:: Source data ::
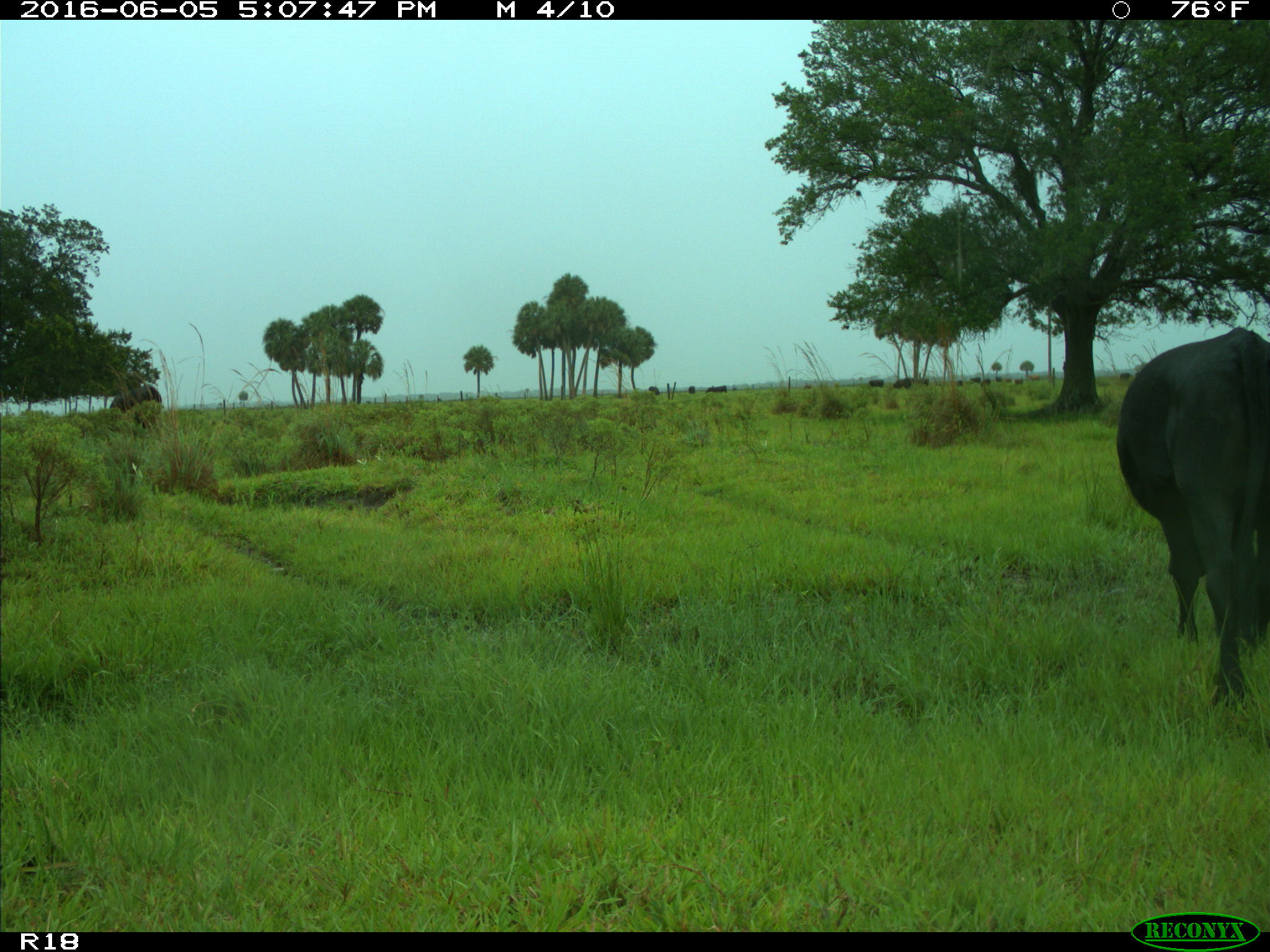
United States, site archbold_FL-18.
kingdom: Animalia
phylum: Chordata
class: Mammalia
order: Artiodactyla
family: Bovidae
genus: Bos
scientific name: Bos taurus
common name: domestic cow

:: Activity ::
Give back the entries above exactly as they stand. Leave the images out.

:: Response to this exercise ::
United States, site archbold_FL-18.
kingdom: Animalia
phylum: Chordata
class: Mammalia
order: Artiodactyla
family: Bovidae
genus: Bos
scientific name: Bos taurus
common name: domestic cow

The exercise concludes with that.